岡藤正広Photo:JIJI

岡藤正広が社内で言い続ける
「一時的な成功」のリスク

 伊藤忠は2021年3月期の決算で時価総額、株価、連結純利益で総合商社のナンバーワンになった。

 だが、1年後にはロシアのウクライナ侵攻の影響もあり、資源価格が高騰。22年3月期の連結純利益トップは三菱商事、2位は三井物産となり、伊藤忠は3位となった。

 しかし、岡藤正広はがっかりしていない。

 今も大学生の就職人気調査の多くで、伊藤忠は業界首位の三菱商事よりも上であり、しかも、全業種の中でトップの人気だ。

 岡藤は「長い目で見れば資源価格に依存するよりも生活消費関連に力を注いだ方が業績の変動は少なくなる」とみている。

 だが、安閑とはしていない。
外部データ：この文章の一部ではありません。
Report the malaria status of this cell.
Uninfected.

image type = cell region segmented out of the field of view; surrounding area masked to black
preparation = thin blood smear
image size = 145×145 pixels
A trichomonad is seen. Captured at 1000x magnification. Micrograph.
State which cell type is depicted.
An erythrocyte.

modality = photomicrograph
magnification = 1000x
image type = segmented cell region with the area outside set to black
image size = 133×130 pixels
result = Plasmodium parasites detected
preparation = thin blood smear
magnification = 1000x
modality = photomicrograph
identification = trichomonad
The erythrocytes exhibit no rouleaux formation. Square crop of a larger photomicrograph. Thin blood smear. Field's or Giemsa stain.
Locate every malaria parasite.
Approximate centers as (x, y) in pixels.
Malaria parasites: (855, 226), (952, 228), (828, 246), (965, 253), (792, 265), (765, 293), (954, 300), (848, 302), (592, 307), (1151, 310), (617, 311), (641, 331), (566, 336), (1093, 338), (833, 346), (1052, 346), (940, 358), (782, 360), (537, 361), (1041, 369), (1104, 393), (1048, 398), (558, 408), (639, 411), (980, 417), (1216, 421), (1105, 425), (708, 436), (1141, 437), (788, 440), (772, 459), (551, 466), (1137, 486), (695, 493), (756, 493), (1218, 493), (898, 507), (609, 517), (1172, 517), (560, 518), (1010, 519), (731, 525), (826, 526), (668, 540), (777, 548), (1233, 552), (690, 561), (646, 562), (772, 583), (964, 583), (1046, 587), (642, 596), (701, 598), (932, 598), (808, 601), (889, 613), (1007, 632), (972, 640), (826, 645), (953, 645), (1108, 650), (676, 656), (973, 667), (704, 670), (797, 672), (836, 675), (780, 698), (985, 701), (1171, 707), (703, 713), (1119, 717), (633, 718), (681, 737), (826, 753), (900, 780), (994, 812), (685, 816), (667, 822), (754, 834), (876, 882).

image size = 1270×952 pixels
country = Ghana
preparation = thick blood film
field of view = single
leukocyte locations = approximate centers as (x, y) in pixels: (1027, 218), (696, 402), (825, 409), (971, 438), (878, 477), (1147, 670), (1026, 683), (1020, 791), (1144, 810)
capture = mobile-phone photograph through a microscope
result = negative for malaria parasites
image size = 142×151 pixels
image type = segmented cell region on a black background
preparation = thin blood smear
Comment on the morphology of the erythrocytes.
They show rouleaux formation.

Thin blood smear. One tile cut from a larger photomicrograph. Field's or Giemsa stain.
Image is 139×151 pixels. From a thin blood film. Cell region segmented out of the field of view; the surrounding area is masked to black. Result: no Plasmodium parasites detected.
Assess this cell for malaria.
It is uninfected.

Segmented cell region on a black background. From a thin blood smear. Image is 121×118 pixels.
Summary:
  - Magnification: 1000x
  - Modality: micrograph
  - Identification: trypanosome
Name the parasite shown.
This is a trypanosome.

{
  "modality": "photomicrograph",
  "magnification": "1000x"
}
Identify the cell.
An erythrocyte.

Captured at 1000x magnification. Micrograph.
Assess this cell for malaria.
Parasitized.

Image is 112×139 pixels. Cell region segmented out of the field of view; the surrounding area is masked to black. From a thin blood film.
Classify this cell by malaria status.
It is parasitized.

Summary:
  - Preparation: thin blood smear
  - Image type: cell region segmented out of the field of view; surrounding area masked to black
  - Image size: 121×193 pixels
社内に対しては「気を引き締めろ」と言い続けている。

 実業家で経営学者のクレイトン・クリステンセンの著書『イノベーションのジレンマ』の一節を引いて、社内に語りかける。

「一時的に成功したことが皮肉にもその後の衰退を招く契機になる」

 この一節を社員に向かって繰り返し、「うちは昔から慢心と過信で失敗した。そうならないようにしたい」としている。